Re: declaredAs from Alan Ruttenberg on 2007-08-05 (public-owl-dev@w3.org from July to September 2007)

From: Alan Ruttenberg <alanruttenberg@gmail.com>
Date: Sun, 5 Aug 2007 15:43:35 -0400
To: Boris Motik <bmotik@cs.man.ac.uk>
Cc: <public-owl-dev@w3.org>
Message-Id: <5959D5AF-BFFF-4E5D-A69D-D6D9F6A56F8B@gmail.com>
All discussion below is just that - I'm trying to work out, by  
argument, whether I believe this is a useful feature. So far not...

On Aug 5, 2007, at 4:12 AM, Boris Motik wrote:

> Hello,
>
> I probably shouldn't have said "checking for typos" - this was  
> misleading.
> The point is that you somehow need to add a class, a property, etc.  
> to an
> ontology. Declarations do exactly that: they allow you to say e.g.  
> "the
> class C is a part of the ontology O1" without having to say  
> anything else
> about C.

Except that it doesn't do that. There is no ontology scope other than  
the file (at least as far as the RDF rendering goes), and the file  
basis fails when you try to aggregate (as e.g. in a triple store)  
unless you resort to named graphs (which renders them useless for  
other tasks). Moreover you've also said that C is a class.  I do  
think it would be a good thing to be able to say that an axiom is  
part of an ontology in a way that isn't dependent on documents.

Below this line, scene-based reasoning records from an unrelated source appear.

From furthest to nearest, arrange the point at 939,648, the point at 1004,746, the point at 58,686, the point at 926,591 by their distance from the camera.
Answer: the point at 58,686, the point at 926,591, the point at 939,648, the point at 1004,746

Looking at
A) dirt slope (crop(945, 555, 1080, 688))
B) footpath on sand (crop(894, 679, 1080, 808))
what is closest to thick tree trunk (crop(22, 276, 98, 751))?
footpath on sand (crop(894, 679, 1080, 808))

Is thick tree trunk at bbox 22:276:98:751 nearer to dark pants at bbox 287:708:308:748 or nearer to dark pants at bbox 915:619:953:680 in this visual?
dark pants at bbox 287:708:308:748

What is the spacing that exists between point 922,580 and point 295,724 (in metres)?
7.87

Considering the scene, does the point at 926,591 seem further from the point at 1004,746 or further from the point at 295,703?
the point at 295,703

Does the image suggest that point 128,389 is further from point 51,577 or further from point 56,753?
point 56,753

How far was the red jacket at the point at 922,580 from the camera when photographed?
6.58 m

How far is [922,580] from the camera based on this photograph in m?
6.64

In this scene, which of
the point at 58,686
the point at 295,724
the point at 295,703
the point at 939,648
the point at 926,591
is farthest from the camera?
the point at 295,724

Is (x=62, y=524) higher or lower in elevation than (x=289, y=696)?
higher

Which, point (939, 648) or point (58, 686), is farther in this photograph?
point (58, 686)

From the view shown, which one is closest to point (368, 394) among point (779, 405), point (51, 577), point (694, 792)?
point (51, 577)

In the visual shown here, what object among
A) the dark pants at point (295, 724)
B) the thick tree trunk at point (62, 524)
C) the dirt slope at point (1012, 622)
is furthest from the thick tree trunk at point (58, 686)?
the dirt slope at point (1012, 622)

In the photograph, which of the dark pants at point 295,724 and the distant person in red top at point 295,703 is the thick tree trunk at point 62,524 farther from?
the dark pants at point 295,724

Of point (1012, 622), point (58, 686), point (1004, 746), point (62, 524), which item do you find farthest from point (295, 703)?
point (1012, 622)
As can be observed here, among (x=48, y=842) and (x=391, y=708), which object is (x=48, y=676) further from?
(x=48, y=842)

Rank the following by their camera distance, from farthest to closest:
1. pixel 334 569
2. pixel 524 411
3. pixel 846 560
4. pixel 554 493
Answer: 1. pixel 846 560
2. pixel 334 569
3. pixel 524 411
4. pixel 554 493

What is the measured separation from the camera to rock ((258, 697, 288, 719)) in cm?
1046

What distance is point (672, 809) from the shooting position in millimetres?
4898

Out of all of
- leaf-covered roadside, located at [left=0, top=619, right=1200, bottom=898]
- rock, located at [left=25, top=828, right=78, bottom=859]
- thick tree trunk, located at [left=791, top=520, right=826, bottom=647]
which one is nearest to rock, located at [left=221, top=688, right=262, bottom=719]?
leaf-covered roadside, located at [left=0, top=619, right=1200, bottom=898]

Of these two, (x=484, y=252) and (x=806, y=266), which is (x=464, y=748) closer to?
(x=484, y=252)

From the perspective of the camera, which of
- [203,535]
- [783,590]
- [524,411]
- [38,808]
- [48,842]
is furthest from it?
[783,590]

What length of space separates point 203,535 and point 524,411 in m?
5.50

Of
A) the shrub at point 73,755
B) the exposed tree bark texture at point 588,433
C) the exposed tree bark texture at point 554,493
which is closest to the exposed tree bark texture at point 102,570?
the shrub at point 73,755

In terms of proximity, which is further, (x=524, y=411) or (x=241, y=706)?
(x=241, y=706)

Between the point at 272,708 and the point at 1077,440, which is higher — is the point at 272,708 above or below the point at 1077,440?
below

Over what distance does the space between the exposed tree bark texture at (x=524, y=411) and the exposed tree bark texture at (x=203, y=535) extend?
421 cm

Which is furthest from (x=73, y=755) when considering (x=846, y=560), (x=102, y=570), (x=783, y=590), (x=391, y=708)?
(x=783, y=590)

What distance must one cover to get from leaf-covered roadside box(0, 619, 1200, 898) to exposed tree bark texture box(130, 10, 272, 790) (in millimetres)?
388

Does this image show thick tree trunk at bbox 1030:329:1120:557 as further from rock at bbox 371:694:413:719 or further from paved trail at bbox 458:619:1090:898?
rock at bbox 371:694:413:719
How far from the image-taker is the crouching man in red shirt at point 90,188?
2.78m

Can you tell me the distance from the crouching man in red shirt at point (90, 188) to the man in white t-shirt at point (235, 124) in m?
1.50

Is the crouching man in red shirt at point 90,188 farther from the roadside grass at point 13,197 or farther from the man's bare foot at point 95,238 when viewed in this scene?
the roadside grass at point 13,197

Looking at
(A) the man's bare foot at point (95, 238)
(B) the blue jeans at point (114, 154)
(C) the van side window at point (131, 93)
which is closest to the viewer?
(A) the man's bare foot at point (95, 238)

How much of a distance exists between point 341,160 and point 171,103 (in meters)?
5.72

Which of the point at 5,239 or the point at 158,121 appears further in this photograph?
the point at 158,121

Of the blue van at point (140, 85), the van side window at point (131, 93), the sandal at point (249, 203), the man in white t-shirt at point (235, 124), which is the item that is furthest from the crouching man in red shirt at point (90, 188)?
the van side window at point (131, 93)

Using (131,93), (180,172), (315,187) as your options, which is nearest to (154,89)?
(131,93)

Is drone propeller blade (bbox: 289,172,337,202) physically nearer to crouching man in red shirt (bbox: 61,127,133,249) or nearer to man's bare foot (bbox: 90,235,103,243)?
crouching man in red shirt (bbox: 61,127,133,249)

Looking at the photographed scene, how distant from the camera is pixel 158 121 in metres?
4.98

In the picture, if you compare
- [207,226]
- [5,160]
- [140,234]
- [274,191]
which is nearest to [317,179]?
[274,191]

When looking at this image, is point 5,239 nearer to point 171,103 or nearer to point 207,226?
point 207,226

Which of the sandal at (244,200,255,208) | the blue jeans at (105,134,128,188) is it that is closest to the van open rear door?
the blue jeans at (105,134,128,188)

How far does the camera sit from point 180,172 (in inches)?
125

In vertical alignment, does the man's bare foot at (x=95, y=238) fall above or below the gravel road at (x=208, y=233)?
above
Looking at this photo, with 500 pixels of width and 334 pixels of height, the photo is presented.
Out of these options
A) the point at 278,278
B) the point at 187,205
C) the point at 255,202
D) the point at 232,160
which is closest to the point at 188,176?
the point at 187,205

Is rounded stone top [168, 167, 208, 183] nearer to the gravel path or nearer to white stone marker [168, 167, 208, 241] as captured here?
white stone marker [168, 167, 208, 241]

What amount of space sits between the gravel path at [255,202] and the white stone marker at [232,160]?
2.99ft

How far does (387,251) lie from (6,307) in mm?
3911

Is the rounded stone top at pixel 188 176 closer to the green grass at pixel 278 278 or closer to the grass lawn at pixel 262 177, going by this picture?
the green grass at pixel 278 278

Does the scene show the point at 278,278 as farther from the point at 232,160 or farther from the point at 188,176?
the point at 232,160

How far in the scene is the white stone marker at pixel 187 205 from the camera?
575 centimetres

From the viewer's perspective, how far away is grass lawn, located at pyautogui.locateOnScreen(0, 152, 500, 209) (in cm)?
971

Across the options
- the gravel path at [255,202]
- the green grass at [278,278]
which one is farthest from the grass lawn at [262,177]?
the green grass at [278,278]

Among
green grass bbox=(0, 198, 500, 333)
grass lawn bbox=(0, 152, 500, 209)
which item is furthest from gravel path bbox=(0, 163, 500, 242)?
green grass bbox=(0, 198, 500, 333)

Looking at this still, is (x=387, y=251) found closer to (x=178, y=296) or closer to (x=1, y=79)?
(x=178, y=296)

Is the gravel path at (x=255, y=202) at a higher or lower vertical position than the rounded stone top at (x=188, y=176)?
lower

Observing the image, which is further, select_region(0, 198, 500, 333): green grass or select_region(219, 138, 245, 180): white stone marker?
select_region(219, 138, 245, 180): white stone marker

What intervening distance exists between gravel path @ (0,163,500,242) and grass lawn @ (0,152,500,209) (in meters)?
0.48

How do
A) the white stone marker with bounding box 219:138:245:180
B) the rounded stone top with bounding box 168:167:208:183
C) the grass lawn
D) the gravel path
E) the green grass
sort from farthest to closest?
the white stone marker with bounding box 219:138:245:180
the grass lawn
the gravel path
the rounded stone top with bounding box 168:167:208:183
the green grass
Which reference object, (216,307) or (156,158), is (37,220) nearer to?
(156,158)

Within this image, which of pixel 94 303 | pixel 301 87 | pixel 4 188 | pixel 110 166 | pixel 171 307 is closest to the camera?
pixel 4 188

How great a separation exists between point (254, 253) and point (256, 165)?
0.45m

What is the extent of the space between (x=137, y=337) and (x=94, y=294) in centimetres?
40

> You need this kind of a feature even if you decide to edit your  
> ontologies
> using a visual editor. When you select the "create a new class"  
> from a menu
> in the editor, you'll be prompted for a class name, and then you  
> will have
> to add the class to the ontology. How do you do that? Well, you add  
> the
> declaration for the entered name. Without explicitly being able to add
> classes to an ontology, you can't implement the "create a new class"
> function in the editor. Thus, declarations are needed even if you  
> just use
> ontology editors to edit an ontology.

C subClassIf owl:Thing works just as well AFAIKT

> You might think that all this is unnecessary, because it already  
> worked in
> OWL 1.0; after all, we do have editors for OWL 1.0 that work  
> properly. In
> OWL 1.0, all of these existed, but was never made explicit. Most APIs
> allowed you to add a class to an ontology, but it was not clear  
> what they
> are supposed to do at the RDF level. Therefore, in OWL 1.1 we  
> separated the
> conceptual level from the RDF serialization. Now at the conceptual  
> level
> (i.e., at the level of the definition of OWL 1.1 using its structural
> specification), it seems to me that it is unequivocal that you need
> declarations: the "add class to an ontology" method implemented in  
> most OWL
> 1.0 APIs did exactly that. Furthermore, you need a conceptual  
> notion of a
> declaration even if you use editors.

Saying it again doesn't make it any more true. As a counterexample, I  
edit my ontologies in a completely different syntax based on the  
functional syntax, in a text editor, and also generate them  
programatically. I have no need for these declarations.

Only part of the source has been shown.